No escritório, sentou-se na mesa perto da janela. Computador ligado, tela iluminando o rosto concentrado. Ele digitava rápido, alternando entre planilhas e códigos, resolvendo problemas com eficiência quase obsessiva. Quando um colega pediu ajuda, ele girou a cadeira lentamente, ouviu tudo em silêncio e respondeu com poucas palavras — diretas, exatas.
Na hora do almoço, recusou o convite para ir ao restaurante barulhento da esquina. Preferiu caminhar algumas quadras sozinho.
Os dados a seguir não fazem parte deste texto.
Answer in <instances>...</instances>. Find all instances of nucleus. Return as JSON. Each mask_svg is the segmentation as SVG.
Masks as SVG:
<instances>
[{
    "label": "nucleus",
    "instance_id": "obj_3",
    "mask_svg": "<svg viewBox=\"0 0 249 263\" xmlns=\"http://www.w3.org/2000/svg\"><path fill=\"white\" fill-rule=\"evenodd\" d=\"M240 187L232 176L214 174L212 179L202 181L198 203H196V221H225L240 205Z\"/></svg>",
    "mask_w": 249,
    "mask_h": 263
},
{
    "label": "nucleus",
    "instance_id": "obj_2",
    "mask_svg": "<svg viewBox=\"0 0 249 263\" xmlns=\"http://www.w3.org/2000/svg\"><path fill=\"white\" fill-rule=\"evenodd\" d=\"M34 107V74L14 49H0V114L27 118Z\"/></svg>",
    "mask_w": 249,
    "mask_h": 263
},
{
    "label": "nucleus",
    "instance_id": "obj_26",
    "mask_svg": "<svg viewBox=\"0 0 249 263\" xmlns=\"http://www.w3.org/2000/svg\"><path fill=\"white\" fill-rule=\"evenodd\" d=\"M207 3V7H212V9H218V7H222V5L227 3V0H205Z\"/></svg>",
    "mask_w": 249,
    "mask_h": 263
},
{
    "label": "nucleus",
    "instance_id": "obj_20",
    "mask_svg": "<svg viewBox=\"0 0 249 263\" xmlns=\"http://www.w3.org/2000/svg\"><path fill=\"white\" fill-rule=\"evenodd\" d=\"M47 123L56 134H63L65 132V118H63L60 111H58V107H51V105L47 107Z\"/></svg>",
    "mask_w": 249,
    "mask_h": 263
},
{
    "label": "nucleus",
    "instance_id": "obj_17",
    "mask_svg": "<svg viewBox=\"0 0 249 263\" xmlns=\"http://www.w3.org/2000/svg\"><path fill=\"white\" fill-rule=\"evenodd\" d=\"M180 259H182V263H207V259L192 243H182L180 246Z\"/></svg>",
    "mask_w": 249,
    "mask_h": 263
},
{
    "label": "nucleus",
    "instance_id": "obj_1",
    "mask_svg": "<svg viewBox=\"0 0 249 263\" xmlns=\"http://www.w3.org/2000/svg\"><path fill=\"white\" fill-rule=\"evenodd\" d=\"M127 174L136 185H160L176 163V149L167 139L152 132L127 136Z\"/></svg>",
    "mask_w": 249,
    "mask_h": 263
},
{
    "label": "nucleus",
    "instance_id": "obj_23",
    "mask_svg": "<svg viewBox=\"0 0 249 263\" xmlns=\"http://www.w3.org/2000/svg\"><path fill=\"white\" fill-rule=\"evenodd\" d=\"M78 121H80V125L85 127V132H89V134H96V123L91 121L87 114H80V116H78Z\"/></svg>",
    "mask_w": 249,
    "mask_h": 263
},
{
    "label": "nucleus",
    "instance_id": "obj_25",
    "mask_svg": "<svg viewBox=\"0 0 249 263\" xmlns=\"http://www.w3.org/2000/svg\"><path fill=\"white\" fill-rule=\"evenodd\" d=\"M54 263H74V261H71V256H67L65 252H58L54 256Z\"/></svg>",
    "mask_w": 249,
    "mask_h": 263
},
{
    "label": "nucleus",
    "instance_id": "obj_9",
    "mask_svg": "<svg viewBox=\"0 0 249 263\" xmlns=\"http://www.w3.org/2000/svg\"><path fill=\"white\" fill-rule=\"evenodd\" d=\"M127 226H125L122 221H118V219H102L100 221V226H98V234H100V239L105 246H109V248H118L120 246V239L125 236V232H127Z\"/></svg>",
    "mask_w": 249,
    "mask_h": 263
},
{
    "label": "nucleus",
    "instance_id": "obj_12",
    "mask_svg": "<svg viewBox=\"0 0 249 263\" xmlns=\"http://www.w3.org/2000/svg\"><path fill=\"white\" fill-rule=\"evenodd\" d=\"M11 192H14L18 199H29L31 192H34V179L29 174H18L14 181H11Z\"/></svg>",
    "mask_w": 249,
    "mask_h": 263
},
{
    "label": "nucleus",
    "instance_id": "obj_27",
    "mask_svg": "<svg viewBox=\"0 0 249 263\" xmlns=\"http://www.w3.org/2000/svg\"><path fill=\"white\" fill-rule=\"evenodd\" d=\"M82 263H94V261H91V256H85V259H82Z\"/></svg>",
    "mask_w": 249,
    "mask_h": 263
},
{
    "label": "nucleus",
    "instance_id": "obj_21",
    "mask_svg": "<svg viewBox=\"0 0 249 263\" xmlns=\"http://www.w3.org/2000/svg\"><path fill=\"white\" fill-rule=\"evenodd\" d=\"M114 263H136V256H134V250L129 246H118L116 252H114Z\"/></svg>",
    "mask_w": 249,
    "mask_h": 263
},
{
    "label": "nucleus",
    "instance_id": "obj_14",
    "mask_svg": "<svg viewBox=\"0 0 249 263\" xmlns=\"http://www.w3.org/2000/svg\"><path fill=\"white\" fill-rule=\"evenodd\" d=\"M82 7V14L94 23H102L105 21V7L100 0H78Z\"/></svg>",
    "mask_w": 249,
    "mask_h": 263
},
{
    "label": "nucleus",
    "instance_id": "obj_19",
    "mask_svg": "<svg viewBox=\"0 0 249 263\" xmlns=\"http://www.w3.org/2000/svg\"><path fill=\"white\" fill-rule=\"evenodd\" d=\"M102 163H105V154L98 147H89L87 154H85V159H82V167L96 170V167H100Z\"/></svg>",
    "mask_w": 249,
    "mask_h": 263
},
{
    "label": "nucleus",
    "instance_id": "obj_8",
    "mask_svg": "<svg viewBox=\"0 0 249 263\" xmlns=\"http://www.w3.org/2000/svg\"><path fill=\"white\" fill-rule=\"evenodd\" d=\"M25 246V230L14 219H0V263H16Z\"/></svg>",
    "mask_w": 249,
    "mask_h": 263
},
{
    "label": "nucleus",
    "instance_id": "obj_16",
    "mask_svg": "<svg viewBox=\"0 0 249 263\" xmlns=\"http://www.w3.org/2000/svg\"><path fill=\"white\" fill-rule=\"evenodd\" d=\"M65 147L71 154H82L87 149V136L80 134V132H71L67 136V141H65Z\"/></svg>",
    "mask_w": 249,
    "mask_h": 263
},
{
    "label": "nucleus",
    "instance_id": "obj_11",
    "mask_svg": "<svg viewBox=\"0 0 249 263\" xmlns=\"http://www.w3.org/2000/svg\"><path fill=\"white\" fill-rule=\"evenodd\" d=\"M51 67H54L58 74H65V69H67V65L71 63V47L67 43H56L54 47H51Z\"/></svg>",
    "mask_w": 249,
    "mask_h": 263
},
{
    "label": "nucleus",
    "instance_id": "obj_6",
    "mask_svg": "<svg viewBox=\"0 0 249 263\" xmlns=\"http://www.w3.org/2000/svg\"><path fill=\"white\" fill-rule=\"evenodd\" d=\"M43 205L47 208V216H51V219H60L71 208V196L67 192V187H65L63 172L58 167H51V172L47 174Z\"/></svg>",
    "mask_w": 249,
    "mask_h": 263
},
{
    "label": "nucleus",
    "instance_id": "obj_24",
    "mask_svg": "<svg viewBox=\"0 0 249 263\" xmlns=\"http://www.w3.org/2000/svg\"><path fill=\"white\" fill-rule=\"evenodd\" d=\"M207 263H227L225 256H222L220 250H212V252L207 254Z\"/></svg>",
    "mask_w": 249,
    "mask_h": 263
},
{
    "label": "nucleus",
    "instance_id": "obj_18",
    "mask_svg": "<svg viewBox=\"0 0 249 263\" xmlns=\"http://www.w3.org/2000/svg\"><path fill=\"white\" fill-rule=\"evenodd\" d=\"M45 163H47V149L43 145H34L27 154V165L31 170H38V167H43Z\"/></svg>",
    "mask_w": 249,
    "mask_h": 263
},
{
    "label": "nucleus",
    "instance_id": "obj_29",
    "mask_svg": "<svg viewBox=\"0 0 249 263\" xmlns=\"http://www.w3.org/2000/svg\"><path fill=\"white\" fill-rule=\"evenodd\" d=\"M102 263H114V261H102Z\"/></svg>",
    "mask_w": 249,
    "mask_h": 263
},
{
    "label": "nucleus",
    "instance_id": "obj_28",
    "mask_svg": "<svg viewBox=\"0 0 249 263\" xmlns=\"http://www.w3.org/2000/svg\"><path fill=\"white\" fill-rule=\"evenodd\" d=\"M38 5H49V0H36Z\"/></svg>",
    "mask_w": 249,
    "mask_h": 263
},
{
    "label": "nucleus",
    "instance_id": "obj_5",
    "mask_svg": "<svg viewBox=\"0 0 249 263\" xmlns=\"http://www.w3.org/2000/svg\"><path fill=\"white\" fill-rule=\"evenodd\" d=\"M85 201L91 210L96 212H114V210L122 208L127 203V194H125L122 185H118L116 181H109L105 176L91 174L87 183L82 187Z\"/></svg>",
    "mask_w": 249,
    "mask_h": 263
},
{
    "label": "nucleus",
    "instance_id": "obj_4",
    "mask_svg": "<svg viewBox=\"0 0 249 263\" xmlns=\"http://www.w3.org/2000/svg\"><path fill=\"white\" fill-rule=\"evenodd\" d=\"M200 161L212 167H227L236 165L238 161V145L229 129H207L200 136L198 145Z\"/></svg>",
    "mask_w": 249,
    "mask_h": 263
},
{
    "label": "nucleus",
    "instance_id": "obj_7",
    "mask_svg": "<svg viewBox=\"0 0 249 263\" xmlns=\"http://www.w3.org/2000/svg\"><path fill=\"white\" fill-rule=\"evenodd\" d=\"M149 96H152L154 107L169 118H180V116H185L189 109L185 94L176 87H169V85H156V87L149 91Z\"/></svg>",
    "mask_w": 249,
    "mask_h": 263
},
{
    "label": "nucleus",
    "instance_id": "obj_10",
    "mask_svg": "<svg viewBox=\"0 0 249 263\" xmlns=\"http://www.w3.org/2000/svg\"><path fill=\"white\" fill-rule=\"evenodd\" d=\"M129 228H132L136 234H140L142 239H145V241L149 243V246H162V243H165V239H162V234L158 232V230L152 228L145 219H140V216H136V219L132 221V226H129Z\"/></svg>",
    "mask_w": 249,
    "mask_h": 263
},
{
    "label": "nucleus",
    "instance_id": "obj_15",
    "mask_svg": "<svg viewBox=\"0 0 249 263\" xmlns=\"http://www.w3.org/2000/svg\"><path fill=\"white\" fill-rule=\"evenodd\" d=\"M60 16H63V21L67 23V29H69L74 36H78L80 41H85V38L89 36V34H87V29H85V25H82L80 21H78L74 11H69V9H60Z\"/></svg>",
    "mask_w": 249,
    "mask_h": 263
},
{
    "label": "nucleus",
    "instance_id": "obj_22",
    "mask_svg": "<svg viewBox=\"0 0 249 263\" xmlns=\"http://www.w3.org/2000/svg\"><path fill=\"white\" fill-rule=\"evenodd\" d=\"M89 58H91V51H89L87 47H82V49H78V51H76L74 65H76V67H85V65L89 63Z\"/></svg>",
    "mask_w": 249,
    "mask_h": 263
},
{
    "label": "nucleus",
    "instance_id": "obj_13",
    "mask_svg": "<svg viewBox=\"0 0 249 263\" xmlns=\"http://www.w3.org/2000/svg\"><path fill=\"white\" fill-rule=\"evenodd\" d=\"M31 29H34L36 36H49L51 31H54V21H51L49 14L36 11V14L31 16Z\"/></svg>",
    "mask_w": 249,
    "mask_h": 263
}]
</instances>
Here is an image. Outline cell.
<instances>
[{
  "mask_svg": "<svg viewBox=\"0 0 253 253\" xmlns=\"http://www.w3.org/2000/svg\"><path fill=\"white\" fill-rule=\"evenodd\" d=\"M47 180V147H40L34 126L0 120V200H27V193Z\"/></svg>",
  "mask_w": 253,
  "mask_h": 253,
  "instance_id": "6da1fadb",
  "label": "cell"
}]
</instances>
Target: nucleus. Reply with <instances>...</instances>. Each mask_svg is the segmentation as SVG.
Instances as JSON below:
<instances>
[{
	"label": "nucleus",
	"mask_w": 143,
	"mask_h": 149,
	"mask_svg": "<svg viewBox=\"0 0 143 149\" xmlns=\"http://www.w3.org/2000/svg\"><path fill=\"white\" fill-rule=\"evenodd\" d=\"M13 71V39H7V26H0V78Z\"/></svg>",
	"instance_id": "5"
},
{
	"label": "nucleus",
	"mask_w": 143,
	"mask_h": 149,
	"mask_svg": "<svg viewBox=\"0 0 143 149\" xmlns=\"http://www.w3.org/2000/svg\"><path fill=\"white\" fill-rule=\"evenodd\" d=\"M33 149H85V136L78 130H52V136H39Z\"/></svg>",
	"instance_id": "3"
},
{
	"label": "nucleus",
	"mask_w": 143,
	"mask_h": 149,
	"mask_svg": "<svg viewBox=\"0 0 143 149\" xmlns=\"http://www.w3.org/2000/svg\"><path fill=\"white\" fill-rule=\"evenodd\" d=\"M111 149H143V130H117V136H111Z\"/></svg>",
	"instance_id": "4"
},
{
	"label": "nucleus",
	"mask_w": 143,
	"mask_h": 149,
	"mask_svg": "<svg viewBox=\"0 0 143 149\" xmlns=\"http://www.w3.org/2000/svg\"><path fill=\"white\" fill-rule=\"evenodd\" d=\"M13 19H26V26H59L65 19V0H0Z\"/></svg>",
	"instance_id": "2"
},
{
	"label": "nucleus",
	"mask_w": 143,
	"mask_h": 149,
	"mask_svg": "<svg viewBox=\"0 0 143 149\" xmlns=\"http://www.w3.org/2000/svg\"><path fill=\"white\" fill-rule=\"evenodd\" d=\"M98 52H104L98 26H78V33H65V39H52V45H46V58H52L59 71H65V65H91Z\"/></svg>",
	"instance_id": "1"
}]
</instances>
Comprou algo simples, sentou-se em um banco de praça e observou o movimento ao redor. Crianças correndo, executivos apressados, casais discutindo em voz baixa. Ele analisava tudo como se estivesse sempre aprendendo algo sobre o mundo.
À tarde, uma reunião tensa exigiu decisões rápidas. Enquanto vozes se sobrepunham, Sasuke manteve o olhar fixo na mesa, os dedos entrelaçados. Quando finalmente falou, a sala silenciou. Não elevou o tom. Não precisou. Sua confiança vinha da precisão.
Depois do expediente, não voltou direto para casa. Parou em uma academia quase vazia. Treinou sozinho, fones nos ouvidos, movimentos controlados, respiração medida. Não era apenas exercício — era disciplina. Era manter o caos interno sob controle.
À noite, no apartamento silencioso, tirou os sapatos na entrada, deixou as chaves no mesmo lugar de sempre. Preparou algo simples para jantar e comeu em frente à janela aberta, olhando as luzes da cidade.
Pegou o celular, leu algumas mensagens e respondeu apenas o necessário. Sem rodeios. Sem exageros.
Antes de dormir, ficou alguns segundos sentado na beira da cama, os cotovelos apoiados nos joelhos, mãos entrelaçadas. Pensativo, mas não perdido.
Ele não buscava destaque. Não buscava aprovação.
Apenas seguia em frente — construindo uma vida estável com a mesma determinação silenciosa que sempre o definiu.